→ Exercise text:
Since the start of the war in Iraq, soldiers have returned home at an alarming rate with a highly complex battlefield injury: traumatic brain injury (TBI). The injury, which is frequently caused by the blast from an improvised explosive device (IED) or rocket-propelled grenade, can be difficult to detect and diagnose. The difficulty is made worse because the number and severity of the blasts to which a soldier has been exposed are often unknown.
In an effort to understand brain injuries, the U.S. Defense Advanced Research Project Agency (DARPA) has awarded a $5 million, three-year contract to the Palo Alto Research Center (PARC) to develop a strip of plastic that can be “taped” onto a soldier’s helmet to measure his or her exposure to explosions. The tape, which will cost less than a dollar per strip, is a flexible plastic substrate that will contain printed electronics, analog memory, and sensors. It will record seven days’ worth of information, which will then be transferred to a soldier’s medical record. The disposable tape will be replaced.
IEDs emit shock waves–waves of air pressure–that travel at around a thousand feet per second, or close to the speed of sound. Such an explosion can cause severe brain damage, which often goes undiagnosed until weeks after a soldier’s return home. “TBI is going to be the signature injury of the war, but to understand it, we need the data,” says Kevin “Kit” Parker, an assistant professor of biomedical engineering at Harvard University and a U.S. Army Reserve captain who served in southern Afghanistan from 2002 to 2003.
The sensor tape being developed by PARC will be fabricated using its ink-jet printing technology, a patterning technique developed for large-area electronics, such as flexible, flat-panel displays, RFID tags, solar cells, and electronic paper. To print the components–electronics, memory, and sensors–on the tape, the ink-jet printer will deposit solution-processed materials, including organic semiconductors, polymer dielectrics, and metal nanoparticles, on a plastic substrate.
The tape will have an area no greater than a standard four-by-four-inch medical pad, with a minimum of a one-inch bend radius, making it small and lightweight. The suite of sensors on the tape will include accelerometers; pressure, acoustic, and light sensors; and a thermometer. “One reason for measuring all these [parameters] is that no one is certain which one, or which combination, will best act as a proxy for the harmful brain injury that results from accumulated blast exposure,” says Jennifer Ricklin, DARPA program manager for the Sensor Tape Program.
One “alarming issue” is that “soldiers are sustaining repeated exposures [to blast events] when they may not be recovered from the first one,” says Robert Cantu, a neurosurgeon at Emerson Hospital, and a professor of neurosurgery at Boston University School of Medicine. “This can lead to second impact syndrome, which is fraught with a 50 percent mortality rate, or permanent post concussion syndrome, which is basically persistent concussion symptoms.” (“Concussion” is the medical term for mild traumatic brain injury, and symptoms can include headaches, sleep problems, depression, and memory and concentration difficulty.)
Data from the sensor tape will be extracted and stored with the soldier’s medical records using a device (not yet built) that makes it easy for a soldier’s full blast history to be displayed and analyzed. “Cumulated blast exposure should be recorded such that if these exceed a prescribed level, the patient could be flagged for appropriate follow-up evaluation,” says Ricklin. She expects to have 25 prototypes to test the components by spring 2009, and 1,000 prototypes for field testing by 2010.
The DARPA program, which is in its initial stages, is focused on the interaction between IEDs and the neurological system, to determine what is most likely to cause neurological injury. “The sensor tape is an important and badly needed technology to get at that data,” says Parker.

→ What to do: Revise the passage on the blast sensor tape between "The tape will have" and "Sensor Tape Program.", inclusive, changing "thermometer" to "temperature sensor".

→ Record excerpts:
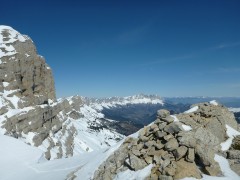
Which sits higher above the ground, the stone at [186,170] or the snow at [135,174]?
the stone at [186,170]

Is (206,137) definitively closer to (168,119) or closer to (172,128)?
(172,128)

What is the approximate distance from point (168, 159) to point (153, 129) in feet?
15.0

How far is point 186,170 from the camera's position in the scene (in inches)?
904

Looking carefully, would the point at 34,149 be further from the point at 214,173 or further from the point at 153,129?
the point at 214,173

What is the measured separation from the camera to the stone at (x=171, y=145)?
2466cm

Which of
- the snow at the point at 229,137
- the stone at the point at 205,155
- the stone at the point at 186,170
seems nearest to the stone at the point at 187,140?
the stone at the point at 205,155

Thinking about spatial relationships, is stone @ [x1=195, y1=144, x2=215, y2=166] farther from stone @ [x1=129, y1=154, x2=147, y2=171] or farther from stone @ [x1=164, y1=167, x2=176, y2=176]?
stone @ [x1=129, y1=154, x2=147, y2=171]

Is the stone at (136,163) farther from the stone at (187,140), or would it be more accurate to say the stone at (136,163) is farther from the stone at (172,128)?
the stone at (172,128)

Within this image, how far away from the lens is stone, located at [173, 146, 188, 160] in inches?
947

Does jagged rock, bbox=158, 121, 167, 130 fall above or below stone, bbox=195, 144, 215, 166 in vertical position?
above

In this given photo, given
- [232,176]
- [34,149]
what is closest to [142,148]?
[232,176]

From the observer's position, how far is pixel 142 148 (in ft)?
87.5

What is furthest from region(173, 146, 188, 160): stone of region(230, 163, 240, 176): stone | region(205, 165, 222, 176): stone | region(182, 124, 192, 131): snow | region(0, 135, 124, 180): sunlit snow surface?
region(0, 135, 124, 180): sunlit snow surface

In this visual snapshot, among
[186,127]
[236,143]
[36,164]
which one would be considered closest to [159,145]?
[186,127]
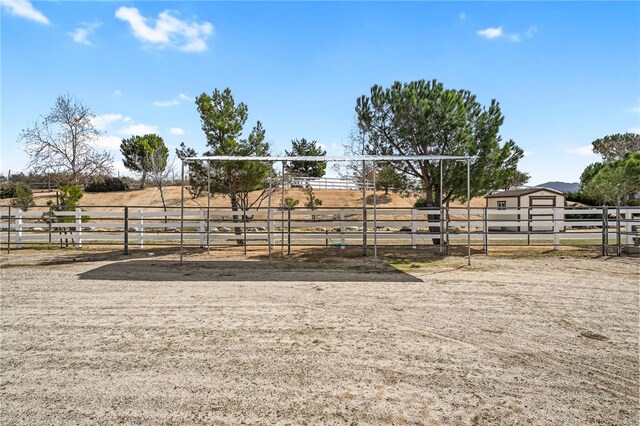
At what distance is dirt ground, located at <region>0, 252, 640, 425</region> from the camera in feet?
8.84

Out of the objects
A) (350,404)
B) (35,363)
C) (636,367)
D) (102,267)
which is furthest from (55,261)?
(636,367)

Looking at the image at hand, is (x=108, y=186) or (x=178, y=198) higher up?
(x=108, y=186)

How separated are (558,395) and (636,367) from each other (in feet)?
3.50

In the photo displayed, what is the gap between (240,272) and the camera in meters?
8.02

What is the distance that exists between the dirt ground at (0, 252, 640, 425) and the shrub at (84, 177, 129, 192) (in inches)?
1267

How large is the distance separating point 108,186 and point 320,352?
37667mm

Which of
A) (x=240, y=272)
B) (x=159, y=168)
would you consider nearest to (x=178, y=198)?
(x=159, y=168)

→ Answer to this exercise:
The tape will have an area no greater than a standard four-by-four-inch medical pad, with a minimum of a one-inch bend radius, making it small and lightweight. The suite of sensors on the tape will include accelerometers; pressure, acoustic, and light sensors; and a temperature sensor. “One reason for measuring all these [parameters] is that no one is certain which one, or which combination, will best act as a proxy for the harmful brain injury that results from accumulated blast exposure,” says Jennifer Ricklin, DARPA program manager for the Sensor Tape Program.